INPUT FOR THIS TASK
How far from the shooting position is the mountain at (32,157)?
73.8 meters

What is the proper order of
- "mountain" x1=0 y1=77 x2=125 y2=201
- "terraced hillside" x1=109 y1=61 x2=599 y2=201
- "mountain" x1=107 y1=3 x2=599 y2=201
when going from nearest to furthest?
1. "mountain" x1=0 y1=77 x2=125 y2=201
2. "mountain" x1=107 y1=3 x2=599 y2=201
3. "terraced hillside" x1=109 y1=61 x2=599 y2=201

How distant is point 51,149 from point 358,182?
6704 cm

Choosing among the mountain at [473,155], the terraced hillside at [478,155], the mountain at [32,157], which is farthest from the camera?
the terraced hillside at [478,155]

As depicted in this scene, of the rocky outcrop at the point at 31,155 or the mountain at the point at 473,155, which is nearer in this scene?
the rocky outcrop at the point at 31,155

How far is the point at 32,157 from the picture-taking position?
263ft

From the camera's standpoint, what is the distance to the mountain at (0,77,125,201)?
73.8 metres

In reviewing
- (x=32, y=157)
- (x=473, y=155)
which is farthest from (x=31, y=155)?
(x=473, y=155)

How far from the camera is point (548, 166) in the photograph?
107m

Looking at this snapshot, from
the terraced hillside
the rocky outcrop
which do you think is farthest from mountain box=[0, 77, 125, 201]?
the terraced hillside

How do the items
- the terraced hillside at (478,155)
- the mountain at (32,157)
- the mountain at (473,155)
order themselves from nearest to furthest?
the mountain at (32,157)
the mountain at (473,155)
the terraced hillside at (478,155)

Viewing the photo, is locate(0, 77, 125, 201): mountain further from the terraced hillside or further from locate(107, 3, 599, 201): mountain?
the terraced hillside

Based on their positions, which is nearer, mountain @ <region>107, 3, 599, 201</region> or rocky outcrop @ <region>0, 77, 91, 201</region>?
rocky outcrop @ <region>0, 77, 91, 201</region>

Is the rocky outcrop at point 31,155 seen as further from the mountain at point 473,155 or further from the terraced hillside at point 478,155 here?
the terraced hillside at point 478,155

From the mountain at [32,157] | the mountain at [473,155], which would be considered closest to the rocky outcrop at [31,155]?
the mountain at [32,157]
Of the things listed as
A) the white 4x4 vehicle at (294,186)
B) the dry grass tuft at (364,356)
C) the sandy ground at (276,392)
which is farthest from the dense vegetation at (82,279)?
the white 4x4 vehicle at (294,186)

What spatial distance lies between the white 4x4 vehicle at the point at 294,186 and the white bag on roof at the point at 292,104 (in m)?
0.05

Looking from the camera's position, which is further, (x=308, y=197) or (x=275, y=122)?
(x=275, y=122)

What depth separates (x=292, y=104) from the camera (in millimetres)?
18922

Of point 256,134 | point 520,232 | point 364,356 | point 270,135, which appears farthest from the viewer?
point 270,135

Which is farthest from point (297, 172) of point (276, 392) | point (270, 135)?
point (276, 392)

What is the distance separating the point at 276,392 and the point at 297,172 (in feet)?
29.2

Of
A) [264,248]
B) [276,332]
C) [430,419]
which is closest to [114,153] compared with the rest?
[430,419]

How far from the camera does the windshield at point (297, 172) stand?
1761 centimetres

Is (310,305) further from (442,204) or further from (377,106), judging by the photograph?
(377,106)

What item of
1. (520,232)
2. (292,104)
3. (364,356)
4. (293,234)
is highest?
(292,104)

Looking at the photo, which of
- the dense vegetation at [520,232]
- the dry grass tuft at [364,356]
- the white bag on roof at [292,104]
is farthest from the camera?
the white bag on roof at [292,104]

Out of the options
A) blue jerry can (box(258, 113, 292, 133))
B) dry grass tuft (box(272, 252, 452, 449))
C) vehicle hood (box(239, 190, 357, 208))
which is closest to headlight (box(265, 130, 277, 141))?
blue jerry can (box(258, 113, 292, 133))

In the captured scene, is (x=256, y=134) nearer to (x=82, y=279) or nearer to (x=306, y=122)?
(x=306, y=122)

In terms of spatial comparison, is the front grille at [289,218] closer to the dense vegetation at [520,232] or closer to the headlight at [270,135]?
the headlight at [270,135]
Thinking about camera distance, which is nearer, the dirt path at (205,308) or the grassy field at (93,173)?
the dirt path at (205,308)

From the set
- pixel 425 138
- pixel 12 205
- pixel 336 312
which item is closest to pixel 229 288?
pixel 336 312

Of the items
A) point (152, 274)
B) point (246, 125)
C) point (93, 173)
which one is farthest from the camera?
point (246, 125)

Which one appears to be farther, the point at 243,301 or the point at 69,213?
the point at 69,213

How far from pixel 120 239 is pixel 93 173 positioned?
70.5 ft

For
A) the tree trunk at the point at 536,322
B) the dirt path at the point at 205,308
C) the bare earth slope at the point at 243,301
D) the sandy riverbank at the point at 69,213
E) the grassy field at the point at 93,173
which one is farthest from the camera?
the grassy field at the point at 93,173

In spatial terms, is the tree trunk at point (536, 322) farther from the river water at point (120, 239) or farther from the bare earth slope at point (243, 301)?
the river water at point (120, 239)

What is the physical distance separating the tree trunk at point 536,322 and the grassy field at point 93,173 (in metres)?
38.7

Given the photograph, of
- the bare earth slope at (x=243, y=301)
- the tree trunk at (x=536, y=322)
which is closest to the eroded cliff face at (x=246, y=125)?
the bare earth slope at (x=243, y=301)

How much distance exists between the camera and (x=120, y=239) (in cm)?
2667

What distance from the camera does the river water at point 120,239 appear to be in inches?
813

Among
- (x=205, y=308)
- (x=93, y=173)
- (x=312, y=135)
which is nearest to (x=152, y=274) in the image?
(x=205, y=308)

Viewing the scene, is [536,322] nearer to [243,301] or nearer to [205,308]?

TASK PROMPT
Copy out every item above word for word, line by line, without changing anything.

EXERCISE SOLUTION
How far from the shooting position is the mountain at (32,157)?
73.8 meters

What is the proper order of
- "mountain" x1=0 y1=77 x2=125 y2=201
- "terraced hillside" x1=109 y1=61 x2=599 y2=201
- "mountain" x1=107 y1=3 x2=599 y2=201
when going from nearest to furthest?
1. "mountain" x1=0 y1=77 x2=125 y2=201
2. "mountain" x1=107 y1=3 x2=599 y2=201
3. "terraced hillside" x1=109 y1=61 x2=599 y2=201

How distant is point 51,149 from point 358,182?
6704 cm

Choosing among the mountain at [473,155], the terraced hillside at [478,155], the mountain at [32,157], which is farthest from the camera?
the terraced hillside at [478,155]

As depicted in this scene, of the rocky outcrop at the point at 31,155 or the mountain at the point at 473,155, which is nearer in this scene?
the rocky outcrop at the point at 31,155

How far is the point at 32,157 from the picture-taking position?
263ft

From the camera's standpoint, what is the distance to the mountain at (0,77,125,201)?
73.8 metres

In reviewing
- (x=32, y=157)
- (x=473, y=155)
which is farthest from (x=31, y=155)?
(x=473, y=155)

How far from the camera is point (548, 166) in the photograph?
107m

Looking at this snapshot, from
the terraced hillside
the rocky outcrop
which do you think is farthest from mountain box=[0, 77, 125, 201]?
the terraced hillside

How do the items
- the terraced hillside at (478,155)
- the mountain at (32,157)
- the mountain at (473,155)
order themselves from nearest to furthest?
the mountain at (32,157)
the mountain at (473,155)
the terraced hillside at (478,155)

Viewing the photo, is locate(0, 77, 125, 201): mountain further from the terraced hillside or further from locate(107, 3, 599, 201): mountain?
the terraced hillside

Based on their positions, which is nearer, mountain @ <region>107, 3, 599, 201</region> or rocky outcrop @ <region>0, 77, 91, 201</region>?
rocky outcrop @ <region>0, 77, 91, 201</region>

Is the rocky outcrop at point 31,155 seen as further from the mountain at point 473,155 or further from the terraced hillside at point 478,155 here?
the terraced hillside at point 478,155

From the mountain at [32,157] | the mountain at [473,155], which would be considered closest to the rocky outcrop at [31,155]?
the mountain at [32,157]
Of the things listed as
A) the white 4x4 vehicle at (294,186)
B) the dry grass tuft at (364,356)
C) the sandy ground at (276,392)
which is farthest from the dense vegetation at (82,279)?
the white 4x4 vehicle at (294,186)

What spatial distance lies between the white 4x4 vehicle at the point at 294,186 and the white bag on roof at the point at 292,104 (in m)?
0.05

Looking from the camera's position, which is further, (x=308, y=197) or (x=275, y=122)?
(x=275, y=122)

What depth separates (x=292, y=104) from the camera (in millimetres)?
18922

Of point 256,134 | point 520,232 | point 364,356 | point 270,135, which appears farthest from the viewer?
point 270,135

Which is farthest from point (297, 172) of point (276, 392) | point (270, 135)?
point (276, 392)

What is the distance separating the point at 276,392 and the point at 297,172 (in feet)?
29.2

Of
A) [264,248]
B) [276,332]
C) [430,419]
which is closest to [114,153] compared with the rest?
[430,419]

How far from the camera does the windshield at point (297, 172) stand?
1761 centimetres

Is (310,305) further from (442,204) or further from (377,106), judging by the photograph?
(377,106)

What item of
1. (520,232)
2. (292,104)
3. (364,356)
4. (293,234)
is highest?
(292,104)

Looking at the photo, which of
- the dense vegetation at [520,232]
- the dry grass tuft at [364,356]
- the white bag on roof at [292,104]
is farthest from the camera?
the white bag on roof at [292,104]

Out of the options
A) blue jerry can (box(258, 113, 292, 133))
B) dry grass tuft (box(272, 252, 452, 449))
C) vehicle hood (box(239, 190, 357, 208))
which is closest to headlight (box(265, 130, 277, 141))?
blue jerry can (box(258, 113, 292, 133))

In the captured scene, is (x=256, y=134) nearer to (x=82, y=279) or nearer to (x=306, y=122)?
(x=306, y=122)

In terms of spatial comparison, is the front grille at [289,218] closer to the dense vegetation at [520,232] or closer to the headlight at [270,135]?
the headlight at [270,135]
Thinking about camera distance, which is nearer, the dirt path at (205,308) or the grassy field at (93,173)?
the dirt path at (205,308)

From the set
- pixel 425 138
- pixel 12 205
- pixel 336 312
which item is closest to pixel 229 288?
pixel 336 312

Of the items
A) point (152, 274)
B) point (246, 125)
C) point (93, 173)
which one is farthest from the camera?
point (246, 125)

Which one appears to be farther, the point at 243,301 or the point at 69,213?
the point at 69,213

How far from pixel 120 239 is pixel 93 173 positioned?
70.5 ft

For
A) the tree trunk at the point at 536,322
B) the dirt path at the point at 205,308
C) the bare earth slope at the point at 243,301
D) the sandy riverbank at the point at 69,213
E) the grassy field at the point at 93,173
which one is farthest from the camera?
the grassy field at the point at 93,173

In spatial terms, is the tree trunk at point (536, 322) farther from the river water at point (120, 239) or farther from the bare earth slope at point (243, 301)?
the river water at point (120, 239)

What is the physical distance separating the tree trunk at point 536,322 and the grassy field at point 93,173 (in metres)?
38.7

Given the photograph, of
- the bare earth slope at (x=243, y=301)
- the tree trunk at (x=536, y=322)
which is closest to the eroded cliff face at (x=246, y=125)?
the bare earth slope at (x=243, y=301)

How much distance exists between the camera and (x=120, y=239) (in cm)?
2667

What distance from the camera does the river water at point 120,239 appear to be in inches?
813

Among
- (x=205, y=308)
- (x=93, y=173)
- (x=312, y=135)
which is nearest to (x=152, y=274) in the image?
(x=205, y=308)

Viewing the scene, is [536,322] nearer to [243,301] or nearer to [205,308]?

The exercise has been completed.